Do total, 19.100 vagas seriam extintas apenas na indústria. Além disso, o levantamento indica aumento de quase 10% nos custos do trabalho e impacto de 0,6% no PIB catarinense.
Indústria pode sentir maior impacto
O presidente da FIESC, Gilberto Seleme, afirmou que o debate não deve ocorrer de forma apressada, principalmente em ano eleitoral: “O impacto na indústria é muito grande. Nós não podemos encarecer o custo do Brasil mais um pouco”, declarou o presidente da FIESC, Gilberto Seleme.
Ele ressaltou que parte dos trabalhadores já possui jornadas diferenciadas, mas que o setor produtivo industrial teria impacto proporcional maior.

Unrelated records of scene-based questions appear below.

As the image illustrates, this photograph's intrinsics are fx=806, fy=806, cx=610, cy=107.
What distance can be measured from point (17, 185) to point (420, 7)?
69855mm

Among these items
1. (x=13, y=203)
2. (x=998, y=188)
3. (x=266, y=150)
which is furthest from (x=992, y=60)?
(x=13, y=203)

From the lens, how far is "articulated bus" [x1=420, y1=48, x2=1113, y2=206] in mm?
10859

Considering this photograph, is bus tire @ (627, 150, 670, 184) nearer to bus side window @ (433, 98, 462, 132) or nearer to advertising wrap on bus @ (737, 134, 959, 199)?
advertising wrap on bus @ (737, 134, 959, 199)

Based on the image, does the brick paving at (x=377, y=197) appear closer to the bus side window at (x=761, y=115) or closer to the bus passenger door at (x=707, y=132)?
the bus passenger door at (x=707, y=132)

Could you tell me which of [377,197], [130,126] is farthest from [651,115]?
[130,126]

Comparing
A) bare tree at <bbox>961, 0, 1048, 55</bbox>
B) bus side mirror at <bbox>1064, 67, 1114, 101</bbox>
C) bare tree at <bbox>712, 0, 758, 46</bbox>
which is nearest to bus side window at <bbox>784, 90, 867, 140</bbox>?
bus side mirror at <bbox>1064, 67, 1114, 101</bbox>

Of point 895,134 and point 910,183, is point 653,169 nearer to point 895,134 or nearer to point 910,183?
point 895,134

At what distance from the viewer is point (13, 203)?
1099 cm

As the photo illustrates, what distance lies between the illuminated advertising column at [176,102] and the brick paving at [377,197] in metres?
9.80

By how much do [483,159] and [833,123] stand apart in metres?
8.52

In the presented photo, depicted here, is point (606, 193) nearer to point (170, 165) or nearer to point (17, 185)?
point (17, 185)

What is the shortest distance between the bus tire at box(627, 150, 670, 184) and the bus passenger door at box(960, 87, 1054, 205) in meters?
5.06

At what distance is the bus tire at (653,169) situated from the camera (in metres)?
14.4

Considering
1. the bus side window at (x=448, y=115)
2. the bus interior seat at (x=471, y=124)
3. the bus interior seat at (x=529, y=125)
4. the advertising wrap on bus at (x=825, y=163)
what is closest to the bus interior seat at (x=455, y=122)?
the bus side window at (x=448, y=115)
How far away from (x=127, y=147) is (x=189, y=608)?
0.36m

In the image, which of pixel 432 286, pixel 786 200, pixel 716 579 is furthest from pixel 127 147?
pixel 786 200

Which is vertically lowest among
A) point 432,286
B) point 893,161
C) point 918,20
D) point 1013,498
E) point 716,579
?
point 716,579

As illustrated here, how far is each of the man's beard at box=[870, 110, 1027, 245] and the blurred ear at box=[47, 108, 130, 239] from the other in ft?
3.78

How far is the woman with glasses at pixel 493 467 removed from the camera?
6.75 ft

Exportações e setores estratégicos
O estudo aponta queda de 1,07% nas exportações de Santa Catarina, com reflexo nas vendas de carne de aves, carne suína, madeira bruta e produtos de madeira. O coordenador do Fórum Parlamentar Catarinense, deputado federal Ismael dos Santos, do PSD-SC, também criticou a proposta:
“6 por 1 é impossível, vai quebrar esse país. Tenho conversado com a indústria e com o comércio. É impossível a implementação”, afirmou o deputado federal Ismael dos Santos.
O tema segue em discussão no Congresso, enquanto representantes do setor produtivo defendem análise técnica antes de qualquer mudança.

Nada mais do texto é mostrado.